Monday, July 20, 2015

Rooted



I sat in church yesterday, and as we sang songs of hope and belief in God's eternal presence and provision, I looked around the room. I wiped tears away with a handkerchief that once belonged to one of my beloved friends and mentors. I looked around that room and was strengthened as I watched a young woman sing, "oh, no, you never let go through the calm and through the storm..." knowing that she is in the storm of a lifetime with a precious child battling a rare condition, and still she sings.
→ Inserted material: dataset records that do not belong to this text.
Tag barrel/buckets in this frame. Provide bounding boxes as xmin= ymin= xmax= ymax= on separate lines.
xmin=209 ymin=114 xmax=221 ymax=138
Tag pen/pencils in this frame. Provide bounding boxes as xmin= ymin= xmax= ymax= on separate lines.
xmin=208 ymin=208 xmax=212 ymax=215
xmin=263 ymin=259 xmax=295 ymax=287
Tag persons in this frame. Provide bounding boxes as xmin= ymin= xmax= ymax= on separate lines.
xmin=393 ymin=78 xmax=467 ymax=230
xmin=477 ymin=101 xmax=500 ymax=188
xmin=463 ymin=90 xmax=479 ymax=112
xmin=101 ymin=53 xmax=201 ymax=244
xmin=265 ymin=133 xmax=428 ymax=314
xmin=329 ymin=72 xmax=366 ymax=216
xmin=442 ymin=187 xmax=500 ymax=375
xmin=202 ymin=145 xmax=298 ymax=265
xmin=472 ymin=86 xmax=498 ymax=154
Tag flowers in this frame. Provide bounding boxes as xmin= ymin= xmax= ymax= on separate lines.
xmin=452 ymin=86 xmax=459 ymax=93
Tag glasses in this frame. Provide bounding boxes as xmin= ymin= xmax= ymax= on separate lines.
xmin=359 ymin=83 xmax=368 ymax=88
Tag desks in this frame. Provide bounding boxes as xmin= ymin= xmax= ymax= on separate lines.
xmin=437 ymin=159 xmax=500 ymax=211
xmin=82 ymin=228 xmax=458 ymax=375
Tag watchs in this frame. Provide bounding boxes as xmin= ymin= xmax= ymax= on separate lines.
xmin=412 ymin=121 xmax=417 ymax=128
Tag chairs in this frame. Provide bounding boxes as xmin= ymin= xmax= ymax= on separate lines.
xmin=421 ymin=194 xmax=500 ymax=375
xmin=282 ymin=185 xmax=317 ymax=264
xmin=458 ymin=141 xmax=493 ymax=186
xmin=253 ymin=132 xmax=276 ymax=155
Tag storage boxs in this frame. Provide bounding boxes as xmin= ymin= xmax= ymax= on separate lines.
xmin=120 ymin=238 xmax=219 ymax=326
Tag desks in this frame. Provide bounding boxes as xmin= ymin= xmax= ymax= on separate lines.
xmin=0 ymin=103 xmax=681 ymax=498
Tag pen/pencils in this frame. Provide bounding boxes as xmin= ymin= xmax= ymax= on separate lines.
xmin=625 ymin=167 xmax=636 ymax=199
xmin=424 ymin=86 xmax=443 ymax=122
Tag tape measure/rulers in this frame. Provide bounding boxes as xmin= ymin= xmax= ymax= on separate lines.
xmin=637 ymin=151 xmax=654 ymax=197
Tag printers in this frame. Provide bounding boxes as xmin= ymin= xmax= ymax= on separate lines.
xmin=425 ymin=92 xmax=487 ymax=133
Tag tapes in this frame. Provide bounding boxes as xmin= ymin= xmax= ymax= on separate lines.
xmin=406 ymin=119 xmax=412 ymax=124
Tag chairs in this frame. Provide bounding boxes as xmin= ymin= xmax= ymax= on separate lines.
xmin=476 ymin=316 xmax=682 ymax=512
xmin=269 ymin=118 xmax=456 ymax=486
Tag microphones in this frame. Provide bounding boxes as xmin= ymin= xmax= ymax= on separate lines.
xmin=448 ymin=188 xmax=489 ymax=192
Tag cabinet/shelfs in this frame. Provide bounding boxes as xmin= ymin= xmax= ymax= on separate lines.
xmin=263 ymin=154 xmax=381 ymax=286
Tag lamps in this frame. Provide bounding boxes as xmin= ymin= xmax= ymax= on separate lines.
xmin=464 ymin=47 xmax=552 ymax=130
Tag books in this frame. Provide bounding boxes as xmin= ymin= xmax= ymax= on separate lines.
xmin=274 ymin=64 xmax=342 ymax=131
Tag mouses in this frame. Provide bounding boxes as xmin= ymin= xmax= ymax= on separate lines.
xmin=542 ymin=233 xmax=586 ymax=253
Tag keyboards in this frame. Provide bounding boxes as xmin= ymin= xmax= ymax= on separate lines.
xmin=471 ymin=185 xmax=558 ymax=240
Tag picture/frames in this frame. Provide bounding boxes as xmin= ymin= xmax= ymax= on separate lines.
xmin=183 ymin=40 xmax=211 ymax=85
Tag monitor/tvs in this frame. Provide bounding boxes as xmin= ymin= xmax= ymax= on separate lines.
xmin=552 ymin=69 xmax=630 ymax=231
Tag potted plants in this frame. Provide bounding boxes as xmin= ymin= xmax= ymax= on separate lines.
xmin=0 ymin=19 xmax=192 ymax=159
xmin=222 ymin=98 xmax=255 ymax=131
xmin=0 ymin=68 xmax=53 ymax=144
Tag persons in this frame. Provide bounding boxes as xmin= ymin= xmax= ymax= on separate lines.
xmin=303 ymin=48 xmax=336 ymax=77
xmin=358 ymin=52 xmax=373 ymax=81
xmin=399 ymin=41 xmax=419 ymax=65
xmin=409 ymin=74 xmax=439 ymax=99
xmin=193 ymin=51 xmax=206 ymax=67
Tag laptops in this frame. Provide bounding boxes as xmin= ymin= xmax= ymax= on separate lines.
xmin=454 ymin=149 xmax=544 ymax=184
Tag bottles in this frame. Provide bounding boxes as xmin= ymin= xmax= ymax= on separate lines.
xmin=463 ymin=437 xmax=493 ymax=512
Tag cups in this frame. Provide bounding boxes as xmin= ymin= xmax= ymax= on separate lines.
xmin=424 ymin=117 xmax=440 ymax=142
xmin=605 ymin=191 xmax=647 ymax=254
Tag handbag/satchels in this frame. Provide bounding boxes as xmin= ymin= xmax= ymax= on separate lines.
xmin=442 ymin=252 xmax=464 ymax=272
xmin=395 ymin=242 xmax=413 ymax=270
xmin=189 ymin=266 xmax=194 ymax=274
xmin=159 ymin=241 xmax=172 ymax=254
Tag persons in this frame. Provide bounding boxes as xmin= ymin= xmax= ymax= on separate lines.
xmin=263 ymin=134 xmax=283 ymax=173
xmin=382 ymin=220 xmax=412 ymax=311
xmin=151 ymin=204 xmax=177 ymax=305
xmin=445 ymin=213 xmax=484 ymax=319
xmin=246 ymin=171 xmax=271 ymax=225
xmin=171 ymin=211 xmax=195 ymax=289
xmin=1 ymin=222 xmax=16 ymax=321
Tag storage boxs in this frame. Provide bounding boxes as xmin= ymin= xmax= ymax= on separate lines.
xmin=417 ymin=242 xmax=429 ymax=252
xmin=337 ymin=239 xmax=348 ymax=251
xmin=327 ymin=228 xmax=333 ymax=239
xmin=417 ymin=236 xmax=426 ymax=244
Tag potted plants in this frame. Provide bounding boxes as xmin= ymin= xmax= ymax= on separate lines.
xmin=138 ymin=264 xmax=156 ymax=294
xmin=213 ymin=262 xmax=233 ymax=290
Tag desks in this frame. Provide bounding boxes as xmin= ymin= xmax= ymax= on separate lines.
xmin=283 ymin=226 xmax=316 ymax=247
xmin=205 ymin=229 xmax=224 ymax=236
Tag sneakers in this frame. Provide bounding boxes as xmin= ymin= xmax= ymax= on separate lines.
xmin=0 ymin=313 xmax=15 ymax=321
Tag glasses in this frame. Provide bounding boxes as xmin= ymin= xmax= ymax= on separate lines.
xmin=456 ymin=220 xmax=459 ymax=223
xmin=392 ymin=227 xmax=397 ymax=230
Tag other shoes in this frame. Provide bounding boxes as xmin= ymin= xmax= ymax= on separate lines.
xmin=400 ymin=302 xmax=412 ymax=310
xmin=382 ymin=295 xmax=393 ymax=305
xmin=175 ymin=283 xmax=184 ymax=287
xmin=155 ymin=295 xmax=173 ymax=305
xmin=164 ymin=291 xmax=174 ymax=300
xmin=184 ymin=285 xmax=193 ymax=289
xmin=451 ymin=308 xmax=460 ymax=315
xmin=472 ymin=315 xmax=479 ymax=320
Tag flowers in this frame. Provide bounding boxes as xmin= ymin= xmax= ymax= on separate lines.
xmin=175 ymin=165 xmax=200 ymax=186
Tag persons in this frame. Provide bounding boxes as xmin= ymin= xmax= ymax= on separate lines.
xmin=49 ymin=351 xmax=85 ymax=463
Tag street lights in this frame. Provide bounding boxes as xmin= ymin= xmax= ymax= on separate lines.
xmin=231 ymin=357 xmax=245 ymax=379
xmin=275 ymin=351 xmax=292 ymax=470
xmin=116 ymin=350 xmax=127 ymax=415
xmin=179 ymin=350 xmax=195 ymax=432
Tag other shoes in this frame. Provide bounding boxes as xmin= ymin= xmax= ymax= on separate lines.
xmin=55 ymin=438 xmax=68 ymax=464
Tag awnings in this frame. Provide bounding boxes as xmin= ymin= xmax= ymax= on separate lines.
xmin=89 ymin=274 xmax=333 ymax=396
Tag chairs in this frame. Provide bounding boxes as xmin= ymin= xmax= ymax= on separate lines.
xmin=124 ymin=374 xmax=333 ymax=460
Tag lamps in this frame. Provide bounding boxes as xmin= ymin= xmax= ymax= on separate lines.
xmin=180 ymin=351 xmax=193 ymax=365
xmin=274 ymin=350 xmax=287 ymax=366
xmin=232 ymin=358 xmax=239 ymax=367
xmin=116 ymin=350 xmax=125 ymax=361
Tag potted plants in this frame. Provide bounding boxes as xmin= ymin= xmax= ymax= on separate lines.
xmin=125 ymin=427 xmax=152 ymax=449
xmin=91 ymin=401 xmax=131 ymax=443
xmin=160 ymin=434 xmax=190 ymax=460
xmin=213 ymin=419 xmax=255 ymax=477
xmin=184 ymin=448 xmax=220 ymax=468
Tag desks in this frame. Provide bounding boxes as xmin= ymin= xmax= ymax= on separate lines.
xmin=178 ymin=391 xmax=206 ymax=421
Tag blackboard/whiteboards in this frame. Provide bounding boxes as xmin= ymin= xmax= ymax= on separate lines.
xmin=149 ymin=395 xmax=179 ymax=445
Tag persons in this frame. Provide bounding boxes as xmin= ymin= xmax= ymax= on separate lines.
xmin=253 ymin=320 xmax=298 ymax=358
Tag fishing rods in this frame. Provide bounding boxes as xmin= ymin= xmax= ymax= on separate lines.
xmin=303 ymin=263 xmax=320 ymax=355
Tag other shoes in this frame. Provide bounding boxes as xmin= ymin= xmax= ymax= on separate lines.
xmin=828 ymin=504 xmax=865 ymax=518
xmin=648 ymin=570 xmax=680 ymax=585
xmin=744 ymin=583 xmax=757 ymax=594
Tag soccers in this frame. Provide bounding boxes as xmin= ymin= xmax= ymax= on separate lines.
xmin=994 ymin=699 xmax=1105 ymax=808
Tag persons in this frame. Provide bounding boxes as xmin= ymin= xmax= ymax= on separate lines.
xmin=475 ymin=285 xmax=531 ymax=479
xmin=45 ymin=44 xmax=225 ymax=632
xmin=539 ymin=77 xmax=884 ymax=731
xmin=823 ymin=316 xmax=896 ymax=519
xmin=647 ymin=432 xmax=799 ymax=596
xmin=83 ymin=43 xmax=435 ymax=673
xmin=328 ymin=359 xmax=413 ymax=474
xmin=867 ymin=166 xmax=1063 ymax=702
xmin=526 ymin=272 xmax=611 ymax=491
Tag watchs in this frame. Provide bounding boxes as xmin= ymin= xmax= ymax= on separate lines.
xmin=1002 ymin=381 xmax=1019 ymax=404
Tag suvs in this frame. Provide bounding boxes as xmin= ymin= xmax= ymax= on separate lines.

I watched a husband place his arm around his wife as they sang together, "I can see a light that is coming for the heart that holds on, and there will be an end to these troubles but until that day comes, still I will praise you..."knowing their son had his last chemo treatment for cancer on Monday, and still they raise holy hands to God, and they sing.

I saw a mother sing, "I will rise up, rise up, and bow down, and lay my crown at His wounded feet," knowing her heart is broken over a son's pain and struggle and it feels there was no beginning and there will be no end to the pain, and still she sings.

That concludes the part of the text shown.